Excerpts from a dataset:
^^^^^^^^
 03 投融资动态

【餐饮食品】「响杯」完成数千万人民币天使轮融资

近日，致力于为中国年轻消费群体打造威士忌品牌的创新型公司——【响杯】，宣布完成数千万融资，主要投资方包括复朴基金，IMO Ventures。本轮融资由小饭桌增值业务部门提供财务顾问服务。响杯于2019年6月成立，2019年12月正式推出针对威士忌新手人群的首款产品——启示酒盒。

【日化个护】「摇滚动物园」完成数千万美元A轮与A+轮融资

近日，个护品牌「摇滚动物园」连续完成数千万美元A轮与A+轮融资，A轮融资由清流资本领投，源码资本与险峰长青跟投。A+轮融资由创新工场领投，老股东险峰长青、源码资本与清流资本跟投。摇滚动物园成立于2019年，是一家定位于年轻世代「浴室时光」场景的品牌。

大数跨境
^^^^^^^^
Instructions to follow: Write out the records once more, precisely as they stand.

Answer to this exercise:
 03 投融资动态

【餐饮食品】「响杯」完成数千万人民币天使轮融资

近日，致力于为中国年轻消费群体打造威士忌品牌的创新型公司——【响杯】，宣布完成数千万融资，主要投资方包括复朴基金，IMO Ventures。本轮融资由小饭桌增值业务部门提供财务顾问服务。响杯于2019年6月成立，2019年12月正式推出针对威士忌新手人群的首款产品——启示酒盒。

【日化个护】「摇滚动物园」完成数千万美元A轮与A+轮融资

近日，个护品牌「摇滚动物园」连续完成数千万美元A轮与A+轮融资，A轮融资由清流资本领投，源码资本与险峰长青跟投。A+轮融资由创新工场领投，老股东险峰长青、源码资本与清流资本跟投。摇滚动物园成立于2019年，是一家定位于年轻世代「浴室时光」场景的品牌。

大数跨境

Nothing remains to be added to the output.